Любочка (поглощена разглядыванием альбома). Сейчас, сейчас, минутку.
Глебов (тихо). И вы — вот так и уйдете?
Наташа (покачала головой). Никогда.
Глебов (раздраженно). Что за глупое, дурацкое, идиотское слово — никогда! Как вам не стыдно?! Опять слова — никогда, навсегда! (Точно передразнивая кого-то.) «Мы никогда с вами не увидимся!» А уже через день мчатся друг другу навстречу. «Я полюбил тебя навсегда!» А длится это «навсегда» месяц. Или год в лучшем случае. Поймите же, как на редкость непрочны эти «навсегда» и «никогда»! (Помедлив.) Сегодня я еду на дачу. Но завтра, в понедельник, я буду в Москве, в редакции. Можно мне завтра вам позвонить?
Наташа. Нет.
Глебов. У вас нет телефона?
Наташа. Есть.
Глебов. Когда мы увидимся?
Наташа (с легкой улыбкой). Никогда.
Глебов. Вы, голубчик, упрямы, но я поупрямее вас, поверьте! Когда мы увидимся?
Наташа. Никогда.
Глебов. Хорошо. Завтра вы, допустим, не можете. А во вторник? В среду? В будущую субботу? Когда мы увидимся?
Наташа. Никогда, Владимир Васильевич.
Глебов. Ах, послушайте, бросьте вы твердить это свое дурацкое «невермор»! Вы же не ворон, черт побери! (Со злостью.) Л вообще, если уж на то пошло, так объясните же мне, черт вас побери совсем, объясните же мне в таком случае и в конце концов, что все это было? Вот это все — вечер, ночь, ресторан, театр, ваши загадочные улыбки и таинственное молчание, ваша глупейшая выходка со счетом в ресторане — что это было? Скука? Любопытство? Наивное желание поинтриговать и развлечься? Что это было?

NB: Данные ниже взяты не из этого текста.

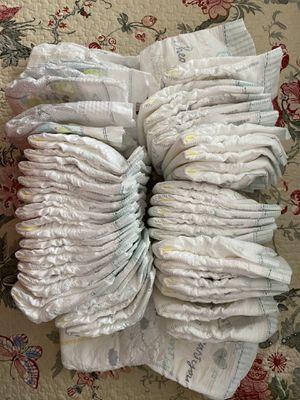 42 newborn diapers for Sale in Bonita, CA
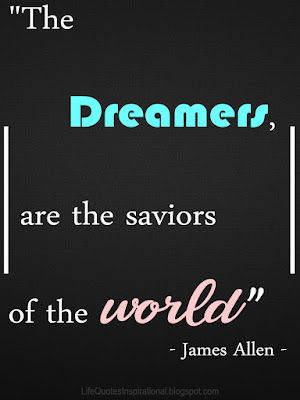 Life quotes, Motivational quotes, Lessons about life, James Allen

Наташа. Что это было? Вы хотите знать? Хорошо, мы вам сейчас объясним. Все совсем и удивительно просто! (Взглянула на подругу.) Ты слышишь, Любаша, о чем спрашивает Владимир Васильевич?
Любочка. Слышу.
Наташа. Объясним?
Любочка. Объясним, теперь можно.
И опять, с улыбкой поглядев друг на друга, девушки раскрывают свои темно-зеленые сумочки и достают два пестрых конверта.
Глебов. Что это?
Любочка. Билеты на самолет. Сегодня мы улетаем с Наташей. В пять часов вечера, на «ТУ-104».
Глебов. Куда вы летите?
Любочка. В Хабаровск.
Наташа. Вместе до Хабаровска. А там, к сожалению, расстаемся. Любочка — за Хабаровск, в район. А у меня пересадка на другой самолет — и дальше. Много дальше.
Глебов. Надолго вы улетаете?
Наташа. На шесть лет.
Глебов. На шесть лет?!
Любочка. Я на пять.
Наташа. Да, ты на пять. А я на шесть! (Улыбнулась Глебову,) Мы окончили этой весной институт, Владимир Васильевич, медицинский институт. Мы врачи. Сдали государственные экзамены, прошли комиссию по распределению, получили назначение, получили деньги на выезд…
Любочка. И вот — улетаем!
Наташа. Вещи мы свои давным-давно все сложили, собрали, все предотъездные дела сделали, все покупки купили, со всеми простились…
Любочка (печально улыбнулась). Мы, например, с моей мамой уже два месяца подряд прощаемся — я просто не могу больше!
Наташа. А ребята с нашего курса разъехались раньше нас, мы последние…
Любочка. А других знакомых у нас мало. Да и лето — почти все в отъезде, кто где…
Девушки говорят наперебой, и только теперь, впервые за эти сутки, они, такие разные, внезапно становятся удивительно друг на друга похожи.
Наташа. И все-таки до самого вчерашнего дня мы никак не могли по-настоящему поверить в то, что мы действительно улетаем! А вчера днем мы пошли в «Метрополь»…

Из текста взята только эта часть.